The Beat Club is a techno music group that was founded in the late 1980s by Ony Rodriguez and Mirey Valls in Miami, Florida.

History 
Ony Rodriguez began his career in the late 1980s as a rhythm guitarist and producer with EMI recording group The Voice in Fashion. Even after attaining minor commercial success, Ony Rodriguez decided to pursue his personal interests and style of music more and started the Beat Club. What began as an ongoing “free-form” studio jam with friends led to the international hit “Security”, and his departure from The Voice in Fashion.

Influenced by the likes of the “Miami Bass” movement, New Order and Kraftwerk, Rodriguez's music relied less on his main instrument of the guitar and more on his love for electronics.
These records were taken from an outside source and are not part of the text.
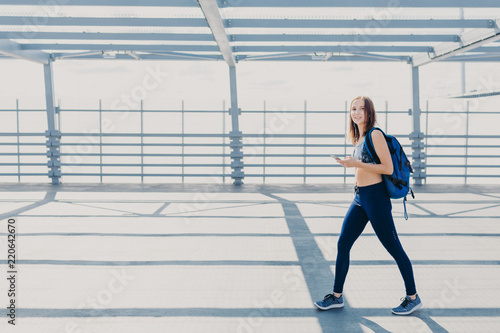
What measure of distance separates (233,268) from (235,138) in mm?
7421

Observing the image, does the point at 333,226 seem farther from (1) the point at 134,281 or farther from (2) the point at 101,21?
(2) the point at 101,21

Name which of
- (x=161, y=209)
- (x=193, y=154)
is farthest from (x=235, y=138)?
(x=161, y=209)

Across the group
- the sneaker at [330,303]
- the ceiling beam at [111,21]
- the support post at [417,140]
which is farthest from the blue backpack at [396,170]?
the support post at [417,140]

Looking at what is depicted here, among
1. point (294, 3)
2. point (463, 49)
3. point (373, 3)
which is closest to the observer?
point (373, 3)

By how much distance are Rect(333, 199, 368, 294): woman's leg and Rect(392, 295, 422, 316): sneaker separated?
442 mm

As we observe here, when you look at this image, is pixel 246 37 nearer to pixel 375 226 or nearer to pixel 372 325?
pixel 375 226

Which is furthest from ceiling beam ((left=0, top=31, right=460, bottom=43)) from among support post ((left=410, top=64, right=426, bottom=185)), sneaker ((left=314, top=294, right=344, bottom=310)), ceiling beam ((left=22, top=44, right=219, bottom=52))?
sneaker ((left=314, top=294, right=344, bottom=310))

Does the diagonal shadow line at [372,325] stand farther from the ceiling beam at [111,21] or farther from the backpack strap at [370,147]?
the ceiling beam at [111,21]

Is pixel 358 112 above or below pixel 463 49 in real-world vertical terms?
below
Initially on Atlantic Records, The Beat Club was offered the opportunity to become the first recording act to be signed to New Order manager and Manchester’s Factory Record mogul, the late Rob Gretton’s own personal label robsrecords. The Beat Club went on to release several recordings in the UK resulting in the singles “Security” which reached no. 92 in the UK Singles Chart (recorded by, and featuring New Order’s Bernard Sumner), “Dreams Were Made to Be Broken” and “X”.

Upon the expiration of the contract with Atlantic Records, Rodriguez (along with his wife, Mirey Valls) went on to start Electrobeat Records in Miami, Florida. Throughout the 1990s and 2000s, Electrobeat has released over a dozen albums produced by the Beat Club under various pseudonyms including Ony, Fuzzy Logic, Toys for the Revolution, Santa Fe and Urban Select.

Recent activity 
In late 2006, the Beat Club released the album Robotica which included the club singles “Dream Within a Dream” and “Lost in Space”. The first quarter of 2008 saw the release of the new album Minimalista, along with a possible promotional tour in 2009. In 2010, first album Paris was reissued on CD by LTM with new artwork and bonus tracks.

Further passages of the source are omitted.